Second, vaccines that are found to be safe and effective should be made available in host countries.6 When most or all of a trial’s participants come from LMICs, these countries should receive correspondingly higher priority for any resulting vaccine. If a trial does not yield an effective vaccine, host countries should benefit in other ways, such as through improvements to health infrastructure.

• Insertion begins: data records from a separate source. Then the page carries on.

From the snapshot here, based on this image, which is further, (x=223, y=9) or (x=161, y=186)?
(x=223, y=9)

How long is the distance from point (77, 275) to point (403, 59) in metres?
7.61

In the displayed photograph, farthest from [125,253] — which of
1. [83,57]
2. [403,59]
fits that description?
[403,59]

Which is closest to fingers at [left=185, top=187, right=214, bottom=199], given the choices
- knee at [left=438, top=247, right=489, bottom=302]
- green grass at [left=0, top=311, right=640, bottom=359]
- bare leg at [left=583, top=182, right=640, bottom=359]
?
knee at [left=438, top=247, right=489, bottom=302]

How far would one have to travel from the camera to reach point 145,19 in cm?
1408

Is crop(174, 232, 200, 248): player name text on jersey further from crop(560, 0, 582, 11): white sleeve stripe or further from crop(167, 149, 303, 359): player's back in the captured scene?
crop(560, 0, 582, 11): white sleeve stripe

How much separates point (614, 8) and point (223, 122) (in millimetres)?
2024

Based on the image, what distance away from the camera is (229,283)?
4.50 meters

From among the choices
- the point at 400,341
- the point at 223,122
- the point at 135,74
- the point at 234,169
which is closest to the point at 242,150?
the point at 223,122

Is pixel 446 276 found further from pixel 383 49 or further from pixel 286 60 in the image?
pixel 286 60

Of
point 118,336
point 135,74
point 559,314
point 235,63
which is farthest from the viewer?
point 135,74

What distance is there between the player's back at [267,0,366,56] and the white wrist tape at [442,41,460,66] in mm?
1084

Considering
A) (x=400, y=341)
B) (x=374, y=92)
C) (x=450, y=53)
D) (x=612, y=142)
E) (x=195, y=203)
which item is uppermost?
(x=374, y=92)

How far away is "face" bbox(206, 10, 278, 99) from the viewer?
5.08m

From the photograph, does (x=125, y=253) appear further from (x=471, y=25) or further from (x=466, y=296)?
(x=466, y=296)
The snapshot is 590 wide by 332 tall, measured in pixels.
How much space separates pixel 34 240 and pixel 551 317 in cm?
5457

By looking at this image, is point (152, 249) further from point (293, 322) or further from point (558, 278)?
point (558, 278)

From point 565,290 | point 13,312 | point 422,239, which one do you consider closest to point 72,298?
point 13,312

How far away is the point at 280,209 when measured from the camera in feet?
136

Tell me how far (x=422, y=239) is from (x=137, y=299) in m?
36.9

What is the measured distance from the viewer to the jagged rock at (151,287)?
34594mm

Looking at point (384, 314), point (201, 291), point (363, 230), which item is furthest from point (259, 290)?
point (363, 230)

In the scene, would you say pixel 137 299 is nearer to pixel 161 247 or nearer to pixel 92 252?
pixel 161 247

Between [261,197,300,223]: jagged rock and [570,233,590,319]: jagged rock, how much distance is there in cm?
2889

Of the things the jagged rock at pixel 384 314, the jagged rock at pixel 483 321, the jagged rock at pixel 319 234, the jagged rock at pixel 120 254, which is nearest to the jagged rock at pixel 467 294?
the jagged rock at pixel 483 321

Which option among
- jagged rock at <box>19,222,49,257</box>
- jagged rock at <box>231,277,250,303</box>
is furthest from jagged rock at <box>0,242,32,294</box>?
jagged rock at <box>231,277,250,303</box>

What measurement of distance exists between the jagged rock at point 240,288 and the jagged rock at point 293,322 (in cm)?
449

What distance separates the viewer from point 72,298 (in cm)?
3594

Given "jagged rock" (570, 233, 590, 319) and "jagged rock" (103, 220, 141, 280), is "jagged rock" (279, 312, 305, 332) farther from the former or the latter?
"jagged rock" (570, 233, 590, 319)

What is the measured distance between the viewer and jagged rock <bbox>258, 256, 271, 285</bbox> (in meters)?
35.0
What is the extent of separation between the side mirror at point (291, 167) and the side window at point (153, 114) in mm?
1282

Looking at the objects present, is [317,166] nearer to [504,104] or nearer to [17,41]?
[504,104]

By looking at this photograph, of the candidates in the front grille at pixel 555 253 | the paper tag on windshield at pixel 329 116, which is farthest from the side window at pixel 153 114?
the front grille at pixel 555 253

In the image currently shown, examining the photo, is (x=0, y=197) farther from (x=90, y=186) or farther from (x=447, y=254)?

Third, trials should not make participants substantially worse off. To this end, consent processes should warn participants not to assume they will receive an effective vaccine, and to avoid risky behaviour throughout the trial. Participants should receive high quality healthcare if they develop covid-19, and free treatment for any research related harms. When trial participation ends, individuals should be informed whether they received the covid-19 vaccine or a control intervention, and counselled about future options, including any risks associated with receiving a different vaccine.

Fourth, trials should be planned and conducted in partnership with host countries. Host countries should help determine the acceptability of proposed trials, the type and magnitude of benefits they will receive, and the steps needed to ensure a trial does not undermine local health systems.6

Fifth, investigators, sponsors, and funders should be transparent and explain to the public why testing additional vaccines is valuable after effective vaccines have been identified.

Even when the above conditions are satisfied, multinational covid-19 vaccine trials may be perceived as unfair if most participants come from LMICs. Investigators, sponsors, and funders should consider ways to balance enrolment by increasing recruitment and retention of participants from outside LMICs.

For example, investigators might encourage trial participants who become eligible for a covid-19 vaccine outside of research to defer receiving it and continue to participate in the trial. This can be appropriate for people who would not face excessive risks as a result, such as those at low risk for severe covid-19. A second, and potentially supplementary approach, would be to guarantee that, once the trial ends, all participants will be offered an effective vaccine. A third option would be to stipulate that all participants who become eligible for vaccination outside of research will be unblinded and, if in the placebo arm, offered the investigational vaccine with continued follow-up.

Even as safe and effective covid-19 vaccines are deployed, there remains substantial value in developing additional vaccines. With careful steps to avoid exploiting people in LMICs, multinational trials can offer an ethical way to accomplish this goal.


We thank Larry Corey, Phil Krause, John Mascola, Mary Marovich, Hilary Marston, and Merlin Robb for valuable discussion of these issues.


  • Competing interests: We have read and understood BMJ policy on declaration of interests and have no interests to declare. The writing of this editorial was supported by NIH intramural funds but the views expressed are the authors and do not represent the positions or policies of the National Institutes of Health, the Department of Health and Human Services, or the United States Government.

  • Provenance and peer review: Not commissioned; externally peer reviewed.